- [Task to complete]: Copy out the entries verbatim, from their first line through the line containing "Return results in", including both ends.

[Saved data entries]
○ ○ ○ ○
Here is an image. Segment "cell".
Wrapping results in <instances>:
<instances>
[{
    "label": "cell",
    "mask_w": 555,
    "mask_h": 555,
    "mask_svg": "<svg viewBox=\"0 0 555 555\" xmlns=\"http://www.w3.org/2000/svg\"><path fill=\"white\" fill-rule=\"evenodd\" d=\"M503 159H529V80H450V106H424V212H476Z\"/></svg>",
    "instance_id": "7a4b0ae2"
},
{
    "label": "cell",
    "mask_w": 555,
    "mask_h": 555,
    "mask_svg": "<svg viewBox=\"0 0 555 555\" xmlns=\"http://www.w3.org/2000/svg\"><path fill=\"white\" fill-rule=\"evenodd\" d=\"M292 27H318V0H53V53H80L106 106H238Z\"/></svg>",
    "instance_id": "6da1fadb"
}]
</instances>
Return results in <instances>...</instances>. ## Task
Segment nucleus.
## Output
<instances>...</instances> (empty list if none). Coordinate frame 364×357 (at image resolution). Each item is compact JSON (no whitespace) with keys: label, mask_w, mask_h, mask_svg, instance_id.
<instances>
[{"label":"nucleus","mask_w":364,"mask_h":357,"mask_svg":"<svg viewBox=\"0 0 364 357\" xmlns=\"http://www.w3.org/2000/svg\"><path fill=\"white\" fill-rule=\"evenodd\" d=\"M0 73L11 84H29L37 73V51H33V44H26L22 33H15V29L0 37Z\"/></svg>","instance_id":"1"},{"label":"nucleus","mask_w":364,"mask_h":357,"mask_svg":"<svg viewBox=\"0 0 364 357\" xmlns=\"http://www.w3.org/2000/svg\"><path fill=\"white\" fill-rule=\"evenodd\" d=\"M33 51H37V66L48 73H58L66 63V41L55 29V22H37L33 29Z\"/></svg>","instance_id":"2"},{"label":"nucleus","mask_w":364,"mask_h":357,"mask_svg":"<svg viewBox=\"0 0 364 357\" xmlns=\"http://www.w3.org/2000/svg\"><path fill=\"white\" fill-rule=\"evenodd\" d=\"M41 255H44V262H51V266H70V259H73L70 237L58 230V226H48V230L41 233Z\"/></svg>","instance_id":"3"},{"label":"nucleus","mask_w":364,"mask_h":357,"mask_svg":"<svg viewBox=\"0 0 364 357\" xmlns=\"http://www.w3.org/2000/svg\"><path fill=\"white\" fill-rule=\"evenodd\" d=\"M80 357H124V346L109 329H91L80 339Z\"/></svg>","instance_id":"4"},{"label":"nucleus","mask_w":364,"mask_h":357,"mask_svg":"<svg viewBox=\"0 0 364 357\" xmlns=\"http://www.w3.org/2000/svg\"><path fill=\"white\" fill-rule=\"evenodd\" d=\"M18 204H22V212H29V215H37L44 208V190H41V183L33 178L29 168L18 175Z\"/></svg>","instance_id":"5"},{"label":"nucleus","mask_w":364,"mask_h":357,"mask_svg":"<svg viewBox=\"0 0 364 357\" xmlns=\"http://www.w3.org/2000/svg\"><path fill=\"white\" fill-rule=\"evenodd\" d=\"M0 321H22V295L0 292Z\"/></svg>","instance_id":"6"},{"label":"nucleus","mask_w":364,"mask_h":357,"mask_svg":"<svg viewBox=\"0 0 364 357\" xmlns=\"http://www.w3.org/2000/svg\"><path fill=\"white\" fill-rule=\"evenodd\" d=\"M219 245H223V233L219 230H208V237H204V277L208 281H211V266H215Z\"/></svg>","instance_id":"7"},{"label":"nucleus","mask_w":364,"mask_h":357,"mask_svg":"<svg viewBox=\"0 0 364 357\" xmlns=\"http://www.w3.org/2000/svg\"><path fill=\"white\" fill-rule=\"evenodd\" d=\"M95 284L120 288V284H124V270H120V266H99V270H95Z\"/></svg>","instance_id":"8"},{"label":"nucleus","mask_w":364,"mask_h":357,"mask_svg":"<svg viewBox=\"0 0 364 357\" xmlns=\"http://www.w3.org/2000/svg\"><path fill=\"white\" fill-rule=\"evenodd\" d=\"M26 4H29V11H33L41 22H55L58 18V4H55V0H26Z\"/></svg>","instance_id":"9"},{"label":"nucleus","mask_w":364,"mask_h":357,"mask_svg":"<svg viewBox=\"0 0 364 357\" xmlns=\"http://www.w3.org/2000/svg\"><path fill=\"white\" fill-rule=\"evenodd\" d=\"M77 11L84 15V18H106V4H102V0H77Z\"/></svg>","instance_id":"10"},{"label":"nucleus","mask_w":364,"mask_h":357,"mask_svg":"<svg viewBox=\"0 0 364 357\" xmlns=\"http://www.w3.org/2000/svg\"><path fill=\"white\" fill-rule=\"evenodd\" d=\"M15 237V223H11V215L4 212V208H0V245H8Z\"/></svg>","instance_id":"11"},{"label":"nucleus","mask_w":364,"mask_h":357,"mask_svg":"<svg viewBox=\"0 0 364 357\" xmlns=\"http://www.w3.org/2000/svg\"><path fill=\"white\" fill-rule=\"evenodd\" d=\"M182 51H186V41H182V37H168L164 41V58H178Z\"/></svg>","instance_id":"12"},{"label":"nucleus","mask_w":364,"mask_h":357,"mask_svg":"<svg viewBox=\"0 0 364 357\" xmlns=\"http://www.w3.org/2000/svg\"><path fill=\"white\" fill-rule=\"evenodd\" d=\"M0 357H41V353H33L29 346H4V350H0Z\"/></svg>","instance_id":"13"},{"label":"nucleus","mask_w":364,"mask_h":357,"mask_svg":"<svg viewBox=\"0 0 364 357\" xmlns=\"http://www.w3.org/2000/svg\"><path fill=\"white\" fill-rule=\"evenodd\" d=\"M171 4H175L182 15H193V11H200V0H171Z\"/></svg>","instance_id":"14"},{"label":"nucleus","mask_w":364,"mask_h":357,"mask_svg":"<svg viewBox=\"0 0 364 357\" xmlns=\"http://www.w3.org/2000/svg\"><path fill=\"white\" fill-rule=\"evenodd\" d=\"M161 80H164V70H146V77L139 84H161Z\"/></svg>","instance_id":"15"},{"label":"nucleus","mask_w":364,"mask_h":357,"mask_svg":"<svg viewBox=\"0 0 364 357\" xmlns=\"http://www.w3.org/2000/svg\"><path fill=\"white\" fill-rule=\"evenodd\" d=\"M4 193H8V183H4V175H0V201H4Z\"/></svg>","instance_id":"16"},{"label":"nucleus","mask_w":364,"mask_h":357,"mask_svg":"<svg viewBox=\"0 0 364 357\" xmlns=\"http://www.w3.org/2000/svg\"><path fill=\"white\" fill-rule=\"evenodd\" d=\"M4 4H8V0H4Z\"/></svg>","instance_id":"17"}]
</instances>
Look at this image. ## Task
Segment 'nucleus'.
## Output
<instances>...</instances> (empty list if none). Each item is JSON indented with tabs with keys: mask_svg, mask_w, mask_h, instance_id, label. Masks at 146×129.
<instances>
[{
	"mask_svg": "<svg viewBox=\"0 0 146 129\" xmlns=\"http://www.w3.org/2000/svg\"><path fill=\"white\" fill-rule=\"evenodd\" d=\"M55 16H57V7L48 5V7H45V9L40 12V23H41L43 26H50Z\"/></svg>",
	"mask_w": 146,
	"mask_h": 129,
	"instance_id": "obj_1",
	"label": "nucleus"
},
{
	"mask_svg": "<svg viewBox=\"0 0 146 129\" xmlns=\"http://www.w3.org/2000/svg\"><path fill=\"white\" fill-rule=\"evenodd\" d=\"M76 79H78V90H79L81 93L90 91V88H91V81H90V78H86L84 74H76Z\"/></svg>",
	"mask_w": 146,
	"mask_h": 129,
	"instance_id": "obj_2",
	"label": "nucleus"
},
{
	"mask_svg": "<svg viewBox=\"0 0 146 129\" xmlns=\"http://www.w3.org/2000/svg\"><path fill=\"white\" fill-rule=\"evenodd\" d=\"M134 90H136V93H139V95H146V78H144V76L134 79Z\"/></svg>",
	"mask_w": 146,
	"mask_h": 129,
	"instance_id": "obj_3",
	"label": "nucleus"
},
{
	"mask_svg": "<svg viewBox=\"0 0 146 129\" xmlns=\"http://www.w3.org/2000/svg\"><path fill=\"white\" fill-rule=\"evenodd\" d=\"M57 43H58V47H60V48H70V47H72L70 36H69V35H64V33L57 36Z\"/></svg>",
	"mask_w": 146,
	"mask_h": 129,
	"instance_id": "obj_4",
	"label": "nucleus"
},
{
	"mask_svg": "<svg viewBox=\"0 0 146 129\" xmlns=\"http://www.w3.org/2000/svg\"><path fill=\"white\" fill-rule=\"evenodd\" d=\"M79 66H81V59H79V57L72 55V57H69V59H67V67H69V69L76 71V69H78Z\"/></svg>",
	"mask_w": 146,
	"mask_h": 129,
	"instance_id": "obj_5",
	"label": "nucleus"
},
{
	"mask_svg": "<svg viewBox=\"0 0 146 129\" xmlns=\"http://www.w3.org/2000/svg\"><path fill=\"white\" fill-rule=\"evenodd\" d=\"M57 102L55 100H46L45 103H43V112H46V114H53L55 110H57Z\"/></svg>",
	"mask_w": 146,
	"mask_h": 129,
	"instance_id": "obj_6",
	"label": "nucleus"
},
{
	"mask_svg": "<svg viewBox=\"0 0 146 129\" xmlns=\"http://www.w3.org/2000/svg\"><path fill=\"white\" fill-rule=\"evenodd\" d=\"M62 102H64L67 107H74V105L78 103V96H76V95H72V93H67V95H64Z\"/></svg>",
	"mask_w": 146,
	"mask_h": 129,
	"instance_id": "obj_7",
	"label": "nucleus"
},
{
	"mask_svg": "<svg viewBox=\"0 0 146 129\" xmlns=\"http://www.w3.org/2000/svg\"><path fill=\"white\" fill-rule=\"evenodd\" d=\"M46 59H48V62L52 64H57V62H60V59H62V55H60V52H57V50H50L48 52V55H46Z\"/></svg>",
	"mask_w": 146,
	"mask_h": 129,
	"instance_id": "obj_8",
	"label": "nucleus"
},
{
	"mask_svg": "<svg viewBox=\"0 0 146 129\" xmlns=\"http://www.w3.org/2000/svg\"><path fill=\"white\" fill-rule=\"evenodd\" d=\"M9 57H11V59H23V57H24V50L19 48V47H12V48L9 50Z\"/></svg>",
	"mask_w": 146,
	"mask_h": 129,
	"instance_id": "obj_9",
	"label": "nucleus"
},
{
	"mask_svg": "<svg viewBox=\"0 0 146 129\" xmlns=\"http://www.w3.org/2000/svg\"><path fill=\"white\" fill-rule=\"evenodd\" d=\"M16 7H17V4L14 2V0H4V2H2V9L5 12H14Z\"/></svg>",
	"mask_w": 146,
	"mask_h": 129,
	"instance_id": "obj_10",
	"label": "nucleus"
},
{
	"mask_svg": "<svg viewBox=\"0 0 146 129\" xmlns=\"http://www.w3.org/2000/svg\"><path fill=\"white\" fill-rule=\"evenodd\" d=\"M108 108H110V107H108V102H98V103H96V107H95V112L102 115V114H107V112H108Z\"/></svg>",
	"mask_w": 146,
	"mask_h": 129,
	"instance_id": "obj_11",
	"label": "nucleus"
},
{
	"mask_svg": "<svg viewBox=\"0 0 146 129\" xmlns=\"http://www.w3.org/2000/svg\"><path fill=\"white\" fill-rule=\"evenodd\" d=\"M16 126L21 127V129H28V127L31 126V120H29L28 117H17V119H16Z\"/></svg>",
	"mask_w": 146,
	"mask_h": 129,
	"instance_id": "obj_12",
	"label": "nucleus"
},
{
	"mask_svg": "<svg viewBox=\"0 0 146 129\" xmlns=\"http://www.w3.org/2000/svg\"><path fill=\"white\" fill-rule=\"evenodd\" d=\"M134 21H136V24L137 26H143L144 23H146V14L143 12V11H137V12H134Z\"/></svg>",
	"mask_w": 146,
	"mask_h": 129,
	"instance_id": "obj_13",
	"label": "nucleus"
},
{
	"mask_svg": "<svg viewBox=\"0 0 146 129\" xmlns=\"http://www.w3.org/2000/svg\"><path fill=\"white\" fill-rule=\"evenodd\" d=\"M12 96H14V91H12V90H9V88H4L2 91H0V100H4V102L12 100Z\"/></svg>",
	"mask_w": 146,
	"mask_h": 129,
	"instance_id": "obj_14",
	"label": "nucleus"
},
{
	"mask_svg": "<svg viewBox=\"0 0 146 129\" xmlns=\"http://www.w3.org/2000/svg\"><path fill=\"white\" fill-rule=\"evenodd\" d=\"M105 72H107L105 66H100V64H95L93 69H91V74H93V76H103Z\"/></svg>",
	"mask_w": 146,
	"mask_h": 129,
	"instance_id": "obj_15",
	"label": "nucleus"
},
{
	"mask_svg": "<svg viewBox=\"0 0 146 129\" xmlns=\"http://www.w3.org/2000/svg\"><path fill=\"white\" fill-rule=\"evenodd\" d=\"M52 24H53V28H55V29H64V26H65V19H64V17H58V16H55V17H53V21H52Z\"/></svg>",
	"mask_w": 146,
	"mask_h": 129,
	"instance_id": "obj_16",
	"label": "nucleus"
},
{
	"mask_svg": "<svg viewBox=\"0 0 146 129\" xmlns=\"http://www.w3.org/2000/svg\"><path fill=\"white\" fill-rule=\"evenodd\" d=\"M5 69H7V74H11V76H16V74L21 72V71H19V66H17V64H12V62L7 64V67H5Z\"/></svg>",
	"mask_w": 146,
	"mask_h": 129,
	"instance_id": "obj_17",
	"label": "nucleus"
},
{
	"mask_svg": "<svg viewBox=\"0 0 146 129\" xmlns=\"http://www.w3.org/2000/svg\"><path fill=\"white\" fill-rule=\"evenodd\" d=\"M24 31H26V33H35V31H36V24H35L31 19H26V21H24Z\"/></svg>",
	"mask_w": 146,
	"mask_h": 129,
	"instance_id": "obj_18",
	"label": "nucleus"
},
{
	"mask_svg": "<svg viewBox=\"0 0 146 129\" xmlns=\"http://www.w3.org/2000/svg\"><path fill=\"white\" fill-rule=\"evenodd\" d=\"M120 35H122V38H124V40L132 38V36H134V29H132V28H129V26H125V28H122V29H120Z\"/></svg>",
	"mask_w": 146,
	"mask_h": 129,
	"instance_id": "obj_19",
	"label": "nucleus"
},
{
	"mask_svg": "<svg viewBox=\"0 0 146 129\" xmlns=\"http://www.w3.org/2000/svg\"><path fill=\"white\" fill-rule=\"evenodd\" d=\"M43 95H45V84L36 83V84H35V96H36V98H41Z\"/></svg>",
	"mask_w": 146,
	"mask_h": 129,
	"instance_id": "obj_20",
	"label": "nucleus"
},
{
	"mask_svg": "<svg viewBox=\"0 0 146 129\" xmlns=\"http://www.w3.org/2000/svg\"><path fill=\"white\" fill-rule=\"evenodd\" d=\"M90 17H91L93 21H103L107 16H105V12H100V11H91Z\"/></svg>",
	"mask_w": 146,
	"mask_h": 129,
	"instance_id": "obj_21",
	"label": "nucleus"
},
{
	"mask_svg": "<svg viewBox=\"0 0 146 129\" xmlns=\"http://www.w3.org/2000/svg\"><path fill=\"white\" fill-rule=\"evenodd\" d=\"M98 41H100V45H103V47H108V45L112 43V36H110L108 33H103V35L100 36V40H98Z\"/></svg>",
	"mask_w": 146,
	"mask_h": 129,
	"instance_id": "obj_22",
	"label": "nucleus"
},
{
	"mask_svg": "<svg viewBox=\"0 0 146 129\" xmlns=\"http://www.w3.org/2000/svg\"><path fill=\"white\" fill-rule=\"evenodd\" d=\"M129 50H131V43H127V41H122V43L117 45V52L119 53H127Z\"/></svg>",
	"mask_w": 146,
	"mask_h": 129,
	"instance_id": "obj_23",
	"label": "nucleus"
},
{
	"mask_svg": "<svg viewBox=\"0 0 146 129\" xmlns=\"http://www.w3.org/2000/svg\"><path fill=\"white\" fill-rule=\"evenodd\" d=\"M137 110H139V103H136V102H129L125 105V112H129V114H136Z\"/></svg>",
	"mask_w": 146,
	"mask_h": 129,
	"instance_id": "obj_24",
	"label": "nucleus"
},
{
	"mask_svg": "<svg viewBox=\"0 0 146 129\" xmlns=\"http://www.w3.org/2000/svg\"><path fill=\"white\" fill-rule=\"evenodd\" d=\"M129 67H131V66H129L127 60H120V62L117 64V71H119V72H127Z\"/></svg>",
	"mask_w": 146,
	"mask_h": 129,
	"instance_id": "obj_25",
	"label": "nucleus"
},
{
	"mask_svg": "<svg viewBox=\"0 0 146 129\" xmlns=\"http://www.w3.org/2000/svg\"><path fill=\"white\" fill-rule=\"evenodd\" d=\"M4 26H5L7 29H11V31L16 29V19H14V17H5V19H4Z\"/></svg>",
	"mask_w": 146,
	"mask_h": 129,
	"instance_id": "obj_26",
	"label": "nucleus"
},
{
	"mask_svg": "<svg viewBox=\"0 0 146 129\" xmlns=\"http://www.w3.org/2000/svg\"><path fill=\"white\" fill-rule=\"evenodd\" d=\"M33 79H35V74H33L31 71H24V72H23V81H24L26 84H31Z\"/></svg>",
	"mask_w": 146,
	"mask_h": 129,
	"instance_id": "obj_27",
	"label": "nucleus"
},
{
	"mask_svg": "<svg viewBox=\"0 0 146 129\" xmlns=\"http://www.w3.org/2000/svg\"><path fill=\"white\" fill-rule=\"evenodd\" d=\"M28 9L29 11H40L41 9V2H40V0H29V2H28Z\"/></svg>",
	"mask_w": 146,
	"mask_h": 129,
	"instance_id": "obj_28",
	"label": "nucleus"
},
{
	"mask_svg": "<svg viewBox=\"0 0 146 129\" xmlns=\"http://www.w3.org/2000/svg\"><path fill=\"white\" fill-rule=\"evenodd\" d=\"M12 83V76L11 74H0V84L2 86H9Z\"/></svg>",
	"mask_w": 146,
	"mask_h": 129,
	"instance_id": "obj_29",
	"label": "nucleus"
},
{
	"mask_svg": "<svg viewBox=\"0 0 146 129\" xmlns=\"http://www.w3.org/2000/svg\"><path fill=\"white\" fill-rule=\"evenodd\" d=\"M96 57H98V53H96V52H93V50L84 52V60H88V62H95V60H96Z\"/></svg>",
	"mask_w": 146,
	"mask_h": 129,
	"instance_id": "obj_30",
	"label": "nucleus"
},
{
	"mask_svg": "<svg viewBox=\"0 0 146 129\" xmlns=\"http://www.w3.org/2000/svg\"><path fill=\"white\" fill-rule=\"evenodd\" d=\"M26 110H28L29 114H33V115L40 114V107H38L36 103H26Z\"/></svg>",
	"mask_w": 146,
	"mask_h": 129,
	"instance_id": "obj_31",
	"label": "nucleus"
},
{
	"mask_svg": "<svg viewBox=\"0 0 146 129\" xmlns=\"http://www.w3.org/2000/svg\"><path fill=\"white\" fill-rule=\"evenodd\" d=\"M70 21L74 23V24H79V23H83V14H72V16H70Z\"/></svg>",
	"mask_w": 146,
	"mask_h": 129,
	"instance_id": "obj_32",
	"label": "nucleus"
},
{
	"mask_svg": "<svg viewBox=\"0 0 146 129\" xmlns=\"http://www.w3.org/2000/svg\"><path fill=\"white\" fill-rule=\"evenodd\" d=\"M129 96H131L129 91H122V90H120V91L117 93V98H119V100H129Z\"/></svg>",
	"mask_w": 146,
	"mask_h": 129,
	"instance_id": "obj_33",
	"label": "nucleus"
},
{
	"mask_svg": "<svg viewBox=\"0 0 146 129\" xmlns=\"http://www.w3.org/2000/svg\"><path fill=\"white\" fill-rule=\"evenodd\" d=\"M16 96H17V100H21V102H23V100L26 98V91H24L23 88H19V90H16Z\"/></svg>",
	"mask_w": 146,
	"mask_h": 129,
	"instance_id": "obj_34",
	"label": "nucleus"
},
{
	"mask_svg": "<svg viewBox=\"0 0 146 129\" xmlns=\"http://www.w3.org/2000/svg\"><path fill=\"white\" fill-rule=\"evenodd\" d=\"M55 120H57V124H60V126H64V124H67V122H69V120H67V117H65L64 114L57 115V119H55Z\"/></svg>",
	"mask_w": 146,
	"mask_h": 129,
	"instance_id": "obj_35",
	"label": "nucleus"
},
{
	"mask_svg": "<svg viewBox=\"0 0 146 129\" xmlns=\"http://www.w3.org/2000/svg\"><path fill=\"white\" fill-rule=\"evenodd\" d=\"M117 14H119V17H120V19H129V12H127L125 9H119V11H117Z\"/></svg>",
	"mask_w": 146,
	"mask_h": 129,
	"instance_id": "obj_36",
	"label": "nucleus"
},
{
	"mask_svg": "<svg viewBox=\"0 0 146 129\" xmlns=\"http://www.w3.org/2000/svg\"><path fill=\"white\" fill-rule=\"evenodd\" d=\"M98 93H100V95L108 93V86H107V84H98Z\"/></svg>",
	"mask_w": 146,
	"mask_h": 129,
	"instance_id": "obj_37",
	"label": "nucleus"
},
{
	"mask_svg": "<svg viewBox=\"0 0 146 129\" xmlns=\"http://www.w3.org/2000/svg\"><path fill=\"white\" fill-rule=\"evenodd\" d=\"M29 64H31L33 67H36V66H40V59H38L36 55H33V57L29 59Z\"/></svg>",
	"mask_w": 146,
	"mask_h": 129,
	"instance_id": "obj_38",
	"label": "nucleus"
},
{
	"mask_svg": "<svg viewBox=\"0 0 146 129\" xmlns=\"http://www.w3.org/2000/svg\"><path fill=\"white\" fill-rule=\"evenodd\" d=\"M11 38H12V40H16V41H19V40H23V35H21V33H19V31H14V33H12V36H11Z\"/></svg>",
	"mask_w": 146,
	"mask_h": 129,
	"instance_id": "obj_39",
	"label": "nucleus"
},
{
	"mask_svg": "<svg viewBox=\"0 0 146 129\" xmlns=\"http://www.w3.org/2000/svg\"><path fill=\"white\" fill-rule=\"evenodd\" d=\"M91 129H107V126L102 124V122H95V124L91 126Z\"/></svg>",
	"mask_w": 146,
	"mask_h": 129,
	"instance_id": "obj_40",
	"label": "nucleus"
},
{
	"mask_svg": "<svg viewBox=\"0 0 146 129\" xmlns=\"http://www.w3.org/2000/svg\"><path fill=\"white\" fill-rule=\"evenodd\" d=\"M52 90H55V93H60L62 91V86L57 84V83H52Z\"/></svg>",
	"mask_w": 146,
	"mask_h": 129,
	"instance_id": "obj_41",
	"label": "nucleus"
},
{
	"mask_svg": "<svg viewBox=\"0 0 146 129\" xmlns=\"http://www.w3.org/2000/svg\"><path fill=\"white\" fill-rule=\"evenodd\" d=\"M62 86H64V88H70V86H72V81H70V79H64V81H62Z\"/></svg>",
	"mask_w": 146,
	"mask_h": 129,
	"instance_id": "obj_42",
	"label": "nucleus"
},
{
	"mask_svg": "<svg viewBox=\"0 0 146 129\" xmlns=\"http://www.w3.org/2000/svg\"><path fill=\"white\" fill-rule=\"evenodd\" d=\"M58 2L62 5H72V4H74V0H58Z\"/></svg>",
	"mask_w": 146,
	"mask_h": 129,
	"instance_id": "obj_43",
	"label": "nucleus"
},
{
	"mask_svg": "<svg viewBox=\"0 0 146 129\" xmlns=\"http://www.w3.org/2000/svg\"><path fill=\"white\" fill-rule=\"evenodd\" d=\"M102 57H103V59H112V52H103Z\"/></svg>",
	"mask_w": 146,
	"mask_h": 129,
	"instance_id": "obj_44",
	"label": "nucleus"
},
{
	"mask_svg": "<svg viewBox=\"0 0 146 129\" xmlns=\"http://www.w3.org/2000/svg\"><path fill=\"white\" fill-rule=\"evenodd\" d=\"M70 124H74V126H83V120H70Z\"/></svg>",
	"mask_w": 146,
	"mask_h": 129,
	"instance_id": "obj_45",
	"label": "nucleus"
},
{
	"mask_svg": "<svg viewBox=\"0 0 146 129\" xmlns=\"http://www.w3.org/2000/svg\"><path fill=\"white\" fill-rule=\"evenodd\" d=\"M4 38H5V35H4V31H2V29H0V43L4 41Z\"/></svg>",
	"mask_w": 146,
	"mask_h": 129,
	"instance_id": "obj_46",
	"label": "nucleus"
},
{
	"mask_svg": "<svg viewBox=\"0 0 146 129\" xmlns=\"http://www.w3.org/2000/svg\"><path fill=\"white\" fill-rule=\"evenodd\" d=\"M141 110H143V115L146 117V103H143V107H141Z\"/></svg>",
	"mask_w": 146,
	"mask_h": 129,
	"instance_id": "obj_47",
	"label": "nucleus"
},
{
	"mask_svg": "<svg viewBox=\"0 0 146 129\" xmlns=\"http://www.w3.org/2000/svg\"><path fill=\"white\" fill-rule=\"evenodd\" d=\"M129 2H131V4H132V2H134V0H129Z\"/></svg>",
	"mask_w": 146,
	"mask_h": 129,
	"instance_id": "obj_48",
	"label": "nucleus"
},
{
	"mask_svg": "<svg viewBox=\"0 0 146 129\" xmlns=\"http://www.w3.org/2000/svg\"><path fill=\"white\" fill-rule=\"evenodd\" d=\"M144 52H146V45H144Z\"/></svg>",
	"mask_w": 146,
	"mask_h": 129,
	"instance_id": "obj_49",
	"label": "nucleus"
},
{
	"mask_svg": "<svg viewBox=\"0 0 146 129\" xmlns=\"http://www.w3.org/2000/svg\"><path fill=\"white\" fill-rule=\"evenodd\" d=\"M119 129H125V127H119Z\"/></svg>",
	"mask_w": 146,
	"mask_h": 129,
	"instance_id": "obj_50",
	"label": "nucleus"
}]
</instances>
○ ○ ○ ○
- [Output of the task]:
Here is an image. Segment "cell".
Wrapping results in <instances>:
<instances>
[{
    "label": "cell",
    "mask_w": 555,
    "mask_h": 555,
    "mask_svg": "<svg viewBox=\"0 0 555 555\" xmlns=\"http://www.w3.org/2000/svg\"><path fill=\"white\" fill-rule=\"evenodd\" d=\"M503 159H529V80H450V106H424V212H476Z\"/></svg>",
    "instance_id": "7a4b0ae2"
},
{
    "label": "cell",
    "mask_w": 555,
    "mask_h": 555,
    "mask_svg": "<svg viewBox=\"0 0 555 555\" xmlns=\"http://www.w3.org/2000/svg\"><path fill=\"white\" fill-rule=\"evenodd\" d=\"M292 27H318V0H53V53H80L106 106H238Z\"/></svg>",
    "instance_id": "6da1fadb"
}]
</instances>
Return results in <instances>...</instances>. ## Task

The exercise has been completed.